Assign a dedicated sales mentor or trainer
Instead of giving new employees a lecture they’re likely to forget or teaching them everything in abstract terms, appoint one person to help employees get up and running. This person should be organized and, above all, should enjoy helping other people do better in their jobs. New employees are not going to want to approach three different co-workers they just met the day before to ask what they fear are embarrassingly amateur questions. This way, new hires have a chance to develop a real relationship with someone right away, and they can grow in confidence knowing they have a resource that works every time.
Start with low-hanging fruit
No matter what type of sales your company does, the process is an exercise in patience. The average salesperson spends about six hours to make one appointment. Depending on what type of sales you do though, there are certain accounts that are easier to close than others. Sometimes it makes sense to have the employees get their feet wet with a win rather than several defeats.
Humans can maintain their motivation if they manage to consistently accomplish small goals, and the initial uplifting feelings can be just what they need to propel them into the more difficult and time-consuming accounts later. Look at it as an investment in their overall future.

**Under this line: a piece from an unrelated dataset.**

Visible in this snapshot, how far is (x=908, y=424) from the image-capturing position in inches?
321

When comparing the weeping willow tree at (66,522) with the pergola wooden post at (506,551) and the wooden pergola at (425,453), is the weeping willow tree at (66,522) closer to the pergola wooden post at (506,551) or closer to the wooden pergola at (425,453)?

Remember that turnover impacts the customer experience
Starting slow will help to guarantee that your employees stay with the company. Turnover does not sit well with clients, regardless of how adaptable or flexible they seem. Even if a salesperson only stays for a month or so, they’re likely to have come into contact with a customer and that can wind up making buyers nervous about company practices. Facts and stories get lost when you have several people working with an account, and it’s a frustrating experience for everyone. When employees feel their employer is looking out for them, they are far more likely to look out for the clients as well.
The good news
Thankfully, it’s likely you won’t feel like you’re settling for subpar employees who are unable to keep up. Of all of the jobs in the U.S., 13% of them are sales positions, meaning this is a skill that employees value and want to excel at. After weeding out talent that underwhelm during the interview process, you may refocus your efforts on starting slow with those who already have the experience and fortitude that will allow them to arrive at your organization ready to nurture leads and close sales.